A combination of abundant accommodation and high rates of sediment delivery can allow estuarine incised valleys to archive post-glacial coastal evolutionary processes, including the effects of geological controls on valley positioning and stratigraphic evolution. Seismic-stratigraphic and vibracoring investigations in Babitonga Bay, Santa Catarina, Brazil revealed four main stratigraphic units related to the Upper Pleistocene and Holocene Transgressive System Tract (TST) and Highstand System Tract (HST). The interior of Babitonga Bay was subaerially exposed during lower sea levels, forming two distinct incised valleys. The first was established over the Palmital Shear Zone, while the second was formed beneath the modern Main Channel. During the period of Holocene sea-level rise, a coastal lagoon-barrier system was formed and overstepped, leaving remnants on the shallow shelf. Estuarine facies migrated landward until the drainage systems of the adjacent valleys were unified into the single estuarine basin of Babitonga Bay. During late Holocene sea-level fall, the back-barrier lagoon was infilled and prograding barriers and sandy spits developed in estuarine mouths. This study captures the unique geological framework and post-glacial evolutionary history of Babitonga Bay, illustrating the evolution of a stable tectonic valley in response to rising sea level and changing coastal morphodynamics during the subsequent phase of sea-level fall.

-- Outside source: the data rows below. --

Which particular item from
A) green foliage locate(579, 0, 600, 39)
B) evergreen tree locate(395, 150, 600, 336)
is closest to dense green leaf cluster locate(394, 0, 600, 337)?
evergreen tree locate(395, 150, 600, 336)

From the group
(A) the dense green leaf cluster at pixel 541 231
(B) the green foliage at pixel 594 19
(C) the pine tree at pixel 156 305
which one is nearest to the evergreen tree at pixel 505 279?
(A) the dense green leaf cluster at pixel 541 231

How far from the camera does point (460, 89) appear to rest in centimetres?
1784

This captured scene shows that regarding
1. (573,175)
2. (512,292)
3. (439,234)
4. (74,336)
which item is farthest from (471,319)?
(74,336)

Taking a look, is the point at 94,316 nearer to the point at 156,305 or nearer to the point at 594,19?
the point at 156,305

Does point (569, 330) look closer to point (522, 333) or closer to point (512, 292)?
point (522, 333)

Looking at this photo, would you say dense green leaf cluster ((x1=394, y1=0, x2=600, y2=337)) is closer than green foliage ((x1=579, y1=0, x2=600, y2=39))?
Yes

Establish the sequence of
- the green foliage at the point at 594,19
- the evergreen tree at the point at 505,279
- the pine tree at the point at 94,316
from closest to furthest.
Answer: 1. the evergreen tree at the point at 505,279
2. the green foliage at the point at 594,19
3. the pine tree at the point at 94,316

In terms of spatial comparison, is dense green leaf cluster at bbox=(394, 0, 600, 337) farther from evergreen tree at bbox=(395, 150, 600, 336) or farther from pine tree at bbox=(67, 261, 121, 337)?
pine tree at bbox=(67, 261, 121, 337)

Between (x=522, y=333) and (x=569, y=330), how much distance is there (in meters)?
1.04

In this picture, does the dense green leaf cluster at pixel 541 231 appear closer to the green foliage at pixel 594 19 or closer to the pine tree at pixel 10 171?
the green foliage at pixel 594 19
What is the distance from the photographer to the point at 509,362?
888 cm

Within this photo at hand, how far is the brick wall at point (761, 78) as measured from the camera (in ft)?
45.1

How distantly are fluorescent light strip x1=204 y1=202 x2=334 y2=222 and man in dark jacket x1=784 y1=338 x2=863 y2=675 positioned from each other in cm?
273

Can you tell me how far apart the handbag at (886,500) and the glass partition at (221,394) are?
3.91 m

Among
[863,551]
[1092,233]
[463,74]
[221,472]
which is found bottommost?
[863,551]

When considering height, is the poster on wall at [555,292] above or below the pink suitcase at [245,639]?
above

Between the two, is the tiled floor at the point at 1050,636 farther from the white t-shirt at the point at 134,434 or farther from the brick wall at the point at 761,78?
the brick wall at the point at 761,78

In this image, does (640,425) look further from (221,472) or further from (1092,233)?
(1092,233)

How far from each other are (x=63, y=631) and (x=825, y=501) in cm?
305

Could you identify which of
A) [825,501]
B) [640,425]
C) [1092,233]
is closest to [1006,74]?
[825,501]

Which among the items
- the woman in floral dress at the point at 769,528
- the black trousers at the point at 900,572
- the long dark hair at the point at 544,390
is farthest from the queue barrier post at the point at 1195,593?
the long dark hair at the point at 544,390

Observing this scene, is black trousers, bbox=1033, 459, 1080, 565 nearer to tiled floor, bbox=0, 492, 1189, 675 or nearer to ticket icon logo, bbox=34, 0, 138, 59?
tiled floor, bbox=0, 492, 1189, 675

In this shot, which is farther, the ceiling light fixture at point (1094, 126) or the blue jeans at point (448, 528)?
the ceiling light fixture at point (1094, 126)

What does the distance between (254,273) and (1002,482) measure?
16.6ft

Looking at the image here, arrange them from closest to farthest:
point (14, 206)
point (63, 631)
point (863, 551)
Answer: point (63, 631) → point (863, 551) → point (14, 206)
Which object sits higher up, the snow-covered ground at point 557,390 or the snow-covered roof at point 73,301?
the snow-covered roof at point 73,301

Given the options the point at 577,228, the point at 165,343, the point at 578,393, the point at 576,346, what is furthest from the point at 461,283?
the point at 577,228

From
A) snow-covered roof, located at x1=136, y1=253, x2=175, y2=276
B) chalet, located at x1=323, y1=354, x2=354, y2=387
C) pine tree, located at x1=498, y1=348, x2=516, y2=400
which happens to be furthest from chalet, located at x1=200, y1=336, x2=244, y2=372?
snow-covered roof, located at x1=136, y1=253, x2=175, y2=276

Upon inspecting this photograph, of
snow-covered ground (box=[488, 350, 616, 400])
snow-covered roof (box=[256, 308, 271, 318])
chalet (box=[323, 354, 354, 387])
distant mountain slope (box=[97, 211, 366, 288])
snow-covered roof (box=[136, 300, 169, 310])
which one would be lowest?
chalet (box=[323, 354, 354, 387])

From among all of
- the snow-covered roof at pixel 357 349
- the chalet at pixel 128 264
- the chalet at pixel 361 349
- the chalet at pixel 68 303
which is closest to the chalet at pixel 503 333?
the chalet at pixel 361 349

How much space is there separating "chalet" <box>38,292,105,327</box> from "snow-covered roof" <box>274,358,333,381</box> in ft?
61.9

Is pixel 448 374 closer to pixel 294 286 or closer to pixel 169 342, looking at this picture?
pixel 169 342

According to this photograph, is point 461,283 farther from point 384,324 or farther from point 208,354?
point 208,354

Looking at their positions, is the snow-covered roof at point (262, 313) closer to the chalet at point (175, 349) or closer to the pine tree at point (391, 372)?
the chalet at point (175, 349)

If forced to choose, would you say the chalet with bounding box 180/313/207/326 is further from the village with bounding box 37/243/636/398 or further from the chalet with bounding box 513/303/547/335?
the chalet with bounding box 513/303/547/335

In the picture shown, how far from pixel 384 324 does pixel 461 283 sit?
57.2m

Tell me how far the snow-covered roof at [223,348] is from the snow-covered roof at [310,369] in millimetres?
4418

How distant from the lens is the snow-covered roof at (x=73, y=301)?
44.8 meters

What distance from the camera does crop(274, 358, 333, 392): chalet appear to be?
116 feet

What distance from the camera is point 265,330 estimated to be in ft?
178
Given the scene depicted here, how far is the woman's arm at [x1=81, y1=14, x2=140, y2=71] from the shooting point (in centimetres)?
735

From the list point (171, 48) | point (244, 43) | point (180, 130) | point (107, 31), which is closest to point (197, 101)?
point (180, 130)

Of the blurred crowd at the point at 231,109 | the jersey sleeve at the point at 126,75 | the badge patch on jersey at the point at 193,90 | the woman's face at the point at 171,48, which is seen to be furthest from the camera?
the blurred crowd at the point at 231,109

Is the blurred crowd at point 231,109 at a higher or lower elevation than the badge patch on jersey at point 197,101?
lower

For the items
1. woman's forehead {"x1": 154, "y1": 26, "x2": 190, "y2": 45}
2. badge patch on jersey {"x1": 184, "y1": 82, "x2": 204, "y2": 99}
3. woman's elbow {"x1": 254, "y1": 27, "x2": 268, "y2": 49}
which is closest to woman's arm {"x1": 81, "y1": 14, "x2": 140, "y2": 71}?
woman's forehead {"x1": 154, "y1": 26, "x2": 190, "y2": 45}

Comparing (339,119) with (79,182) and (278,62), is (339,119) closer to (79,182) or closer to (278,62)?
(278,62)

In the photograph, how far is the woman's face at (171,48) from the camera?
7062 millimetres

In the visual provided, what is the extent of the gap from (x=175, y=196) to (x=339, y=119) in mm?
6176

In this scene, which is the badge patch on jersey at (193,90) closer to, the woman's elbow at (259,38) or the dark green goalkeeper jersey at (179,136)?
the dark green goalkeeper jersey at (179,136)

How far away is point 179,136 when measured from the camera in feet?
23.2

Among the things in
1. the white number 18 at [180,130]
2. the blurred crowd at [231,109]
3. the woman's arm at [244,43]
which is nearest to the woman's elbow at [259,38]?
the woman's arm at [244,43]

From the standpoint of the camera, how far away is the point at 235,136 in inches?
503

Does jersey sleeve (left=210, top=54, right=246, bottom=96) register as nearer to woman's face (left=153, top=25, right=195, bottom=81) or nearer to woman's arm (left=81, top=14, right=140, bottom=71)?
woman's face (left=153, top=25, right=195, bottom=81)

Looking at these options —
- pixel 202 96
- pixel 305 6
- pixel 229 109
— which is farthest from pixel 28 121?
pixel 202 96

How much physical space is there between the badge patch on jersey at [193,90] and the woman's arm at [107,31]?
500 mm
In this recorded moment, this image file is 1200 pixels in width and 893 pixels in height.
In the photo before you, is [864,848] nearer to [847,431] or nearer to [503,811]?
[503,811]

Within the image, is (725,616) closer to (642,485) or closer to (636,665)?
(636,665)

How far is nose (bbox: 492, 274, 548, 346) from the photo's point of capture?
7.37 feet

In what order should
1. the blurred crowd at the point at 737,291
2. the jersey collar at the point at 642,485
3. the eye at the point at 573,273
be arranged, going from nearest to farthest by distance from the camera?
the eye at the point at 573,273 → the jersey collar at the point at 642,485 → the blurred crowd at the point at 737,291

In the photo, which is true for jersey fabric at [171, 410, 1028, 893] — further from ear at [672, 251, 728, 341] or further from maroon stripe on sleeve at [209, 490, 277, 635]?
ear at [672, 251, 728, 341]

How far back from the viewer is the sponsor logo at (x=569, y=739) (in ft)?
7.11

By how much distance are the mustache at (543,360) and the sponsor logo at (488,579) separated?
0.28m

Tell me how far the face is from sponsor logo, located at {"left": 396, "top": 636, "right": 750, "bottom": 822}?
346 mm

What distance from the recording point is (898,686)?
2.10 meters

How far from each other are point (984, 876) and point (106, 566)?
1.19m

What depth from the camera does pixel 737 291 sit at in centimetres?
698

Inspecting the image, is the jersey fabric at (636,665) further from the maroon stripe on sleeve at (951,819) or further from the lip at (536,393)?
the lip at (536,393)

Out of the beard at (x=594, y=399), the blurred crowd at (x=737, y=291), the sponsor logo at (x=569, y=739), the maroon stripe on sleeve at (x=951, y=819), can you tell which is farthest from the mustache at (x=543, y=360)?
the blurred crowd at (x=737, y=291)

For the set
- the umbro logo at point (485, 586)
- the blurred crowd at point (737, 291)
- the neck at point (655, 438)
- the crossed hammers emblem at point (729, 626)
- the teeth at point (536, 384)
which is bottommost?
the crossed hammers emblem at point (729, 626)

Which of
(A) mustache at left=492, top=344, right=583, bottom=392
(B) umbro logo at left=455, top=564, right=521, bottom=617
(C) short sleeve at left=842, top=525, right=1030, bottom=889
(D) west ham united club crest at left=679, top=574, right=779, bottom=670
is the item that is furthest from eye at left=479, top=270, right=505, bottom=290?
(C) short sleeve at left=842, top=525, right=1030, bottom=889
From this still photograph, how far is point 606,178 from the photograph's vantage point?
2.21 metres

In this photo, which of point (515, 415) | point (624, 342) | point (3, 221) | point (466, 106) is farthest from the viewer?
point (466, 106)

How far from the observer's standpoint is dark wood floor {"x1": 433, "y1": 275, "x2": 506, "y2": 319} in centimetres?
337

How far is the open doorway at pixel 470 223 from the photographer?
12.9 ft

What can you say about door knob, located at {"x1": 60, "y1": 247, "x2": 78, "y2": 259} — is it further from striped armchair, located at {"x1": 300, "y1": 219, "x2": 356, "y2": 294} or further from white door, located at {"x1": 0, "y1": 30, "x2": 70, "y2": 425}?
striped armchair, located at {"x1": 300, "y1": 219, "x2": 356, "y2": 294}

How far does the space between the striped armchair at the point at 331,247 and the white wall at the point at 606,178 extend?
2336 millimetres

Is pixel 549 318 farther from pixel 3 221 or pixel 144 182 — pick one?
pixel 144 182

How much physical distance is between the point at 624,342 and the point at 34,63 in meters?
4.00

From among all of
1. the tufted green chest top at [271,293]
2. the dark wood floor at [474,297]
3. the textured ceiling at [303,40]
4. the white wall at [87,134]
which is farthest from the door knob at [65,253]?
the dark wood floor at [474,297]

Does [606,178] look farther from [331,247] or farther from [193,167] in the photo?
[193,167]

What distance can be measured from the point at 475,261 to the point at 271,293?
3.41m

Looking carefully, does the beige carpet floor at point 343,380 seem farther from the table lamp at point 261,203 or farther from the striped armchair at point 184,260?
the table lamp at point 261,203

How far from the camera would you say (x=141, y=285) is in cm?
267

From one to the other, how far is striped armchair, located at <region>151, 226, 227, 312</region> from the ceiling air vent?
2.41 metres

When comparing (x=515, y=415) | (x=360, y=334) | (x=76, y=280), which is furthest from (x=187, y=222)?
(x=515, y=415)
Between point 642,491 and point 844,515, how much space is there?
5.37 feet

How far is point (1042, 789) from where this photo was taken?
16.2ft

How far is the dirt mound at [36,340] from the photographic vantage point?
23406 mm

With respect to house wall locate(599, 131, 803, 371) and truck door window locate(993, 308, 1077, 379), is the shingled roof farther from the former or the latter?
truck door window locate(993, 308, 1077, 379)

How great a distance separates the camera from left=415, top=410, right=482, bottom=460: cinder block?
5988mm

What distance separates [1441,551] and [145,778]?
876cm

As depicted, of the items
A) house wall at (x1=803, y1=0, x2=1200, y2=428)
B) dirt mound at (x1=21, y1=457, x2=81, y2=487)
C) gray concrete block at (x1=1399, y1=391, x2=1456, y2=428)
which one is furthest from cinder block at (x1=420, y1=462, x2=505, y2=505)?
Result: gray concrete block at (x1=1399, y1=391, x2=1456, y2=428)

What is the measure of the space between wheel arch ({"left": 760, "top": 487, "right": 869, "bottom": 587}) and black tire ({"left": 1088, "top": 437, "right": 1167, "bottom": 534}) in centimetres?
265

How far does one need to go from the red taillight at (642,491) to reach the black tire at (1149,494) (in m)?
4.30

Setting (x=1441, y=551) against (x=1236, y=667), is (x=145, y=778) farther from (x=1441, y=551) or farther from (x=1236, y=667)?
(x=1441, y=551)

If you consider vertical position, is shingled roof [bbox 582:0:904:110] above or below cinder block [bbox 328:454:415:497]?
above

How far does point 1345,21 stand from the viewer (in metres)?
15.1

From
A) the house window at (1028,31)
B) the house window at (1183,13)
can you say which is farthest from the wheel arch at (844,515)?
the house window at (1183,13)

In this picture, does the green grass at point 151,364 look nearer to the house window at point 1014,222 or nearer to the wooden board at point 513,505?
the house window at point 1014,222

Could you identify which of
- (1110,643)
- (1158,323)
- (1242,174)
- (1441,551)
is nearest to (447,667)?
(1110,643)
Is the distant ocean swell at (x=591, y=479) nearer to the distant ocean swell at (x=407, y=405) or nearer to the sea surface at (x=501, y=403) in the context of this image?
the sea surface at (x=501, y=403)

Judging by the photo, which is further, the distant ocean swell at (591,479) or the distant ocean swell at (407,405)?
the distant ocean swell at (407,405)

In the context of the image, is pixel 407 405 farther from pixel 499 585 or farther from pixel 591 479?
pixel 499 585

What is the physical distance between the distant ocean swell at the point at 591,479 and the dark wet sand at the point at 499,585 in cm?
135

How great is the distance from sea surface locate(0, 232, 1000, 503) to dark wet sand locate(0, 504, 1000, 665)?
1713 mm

It broadens our understanding of the response of similar coupled estuary / coastal sedimentary systems environments in response to sea-level change. •Holocene evolution in a tectonic valley.•Rising sea-level overstepped a barrier system, while estuaries rollover landward.•Bay system formed due two tectonic estuarine valleys amalgamation.•Findings in estuarine tectonic valleys unification may give clues about tectonic valleys drown.